The first was, “This is just a PowerPC with little helpers.” The Cell processor is a PowerPC with eight extra floating point units and extra cache attached.

The second was, “How much is this Playstation 3 going to cost? The CPU takes up 221 sq. mm at 90nm, which is even bigger than 1Mb Hammers. Not exactly what you want in a cheap-by-PC-standards box, and this PS3 is supposed to have three of them?

The third was, “If IBM can’t make a 90nm 3GHz PowerPC for people who’ll pay a lot for it, how are they going to make a 4 or 4.6GHz one for people who won’t? And do it with 30 watts power? Either that 4/4.6 isn’t doing much work per clock cycle, or IBM has come up with some massive breakthroughs in process technology in the last few months. Somehow, I don’t think it’s the latter.

Then I thought a little bit more.

This CPU is built for parallelism from the ground up. That’s going to mean a whole lot more work (including learning) on the programming end. Granted, if you want to make a PS3 game, you’re not going to have a choice in the matter, but what about anything else?

And just what is all this wonderful hardware going to run on? The frontrunner would seem to be Linux, but why does the phrase, “One ring to rule them all and in the darkness bind them” keep going through my head when I think that?
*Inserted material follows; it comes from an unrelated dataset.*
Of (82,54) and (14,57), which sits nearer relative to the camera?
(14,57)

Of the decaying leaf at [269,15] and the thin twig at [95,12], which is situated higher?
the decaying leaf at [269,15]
Will IBM finally take over outside of a figleaf or two (they’re hardly going to wait around for people to do the necessary development in their spare time)? I’m sure they’ll let people continue to do free work, but when push comes to shove, you don’t think IBM is going to get its way? It would truly be one of the greatest ironies of all computing time if the Linux hobbits escaped the clutches of infinitely evil Microsoft just to get assimilated into IBM.

Something IBM and Company didn’t seem to want to talk about very much were those tasks that could not be passed off to a floating-point unit. You’d think a 4Ghz+ PowerPC CPU would be something to talk about; that alone ought to do a number on anything AMD or Intel will have in the next couple years, but they didn’t.

Not OMG, But Good Enough?

My gut reaction to all this is that we’re getting hyped on all this, and what we’re going to end up seeing in something like a PS3 isn’t going to make companies like Intel and Microsoft or AMD evaporate on first contact.

However, even if you dismiss 80% of the claims as hype as it applies to the PS3, what remains would still be good enough to give those companies a very rough time.

For instance, even given 65nm architecture, I just don’t see how you can have three of these processors in a cheapish PS3. Indeed, I suspect that those schematics we’ve seen of multi-Cell systems might be for the workstations we’ll see later this year.

Then again, even if there’s only one of them in there, if you’re a parent with a kid or two, a hot gaming box that can also handle typical PC functions OK would be awfully appealing.

The truth is, you don’t need something ten times better than today’s PC to beat Intel or Microsoft. All you need to get a stampede over the next few years is something somewhat better, cheaper, and most important of all, easier to use.

Yes, there will be XBox 2, which will be MS’s answer to all this. Only time will tell how those two will compete against each other.

However, it’s hard to see how the big eventual loser in any such competition won’t be the PS3 or XBox 2 makers, but the makers of the big boxes. If the little people don’t need the big boxes anymore, what happens to the PC industry?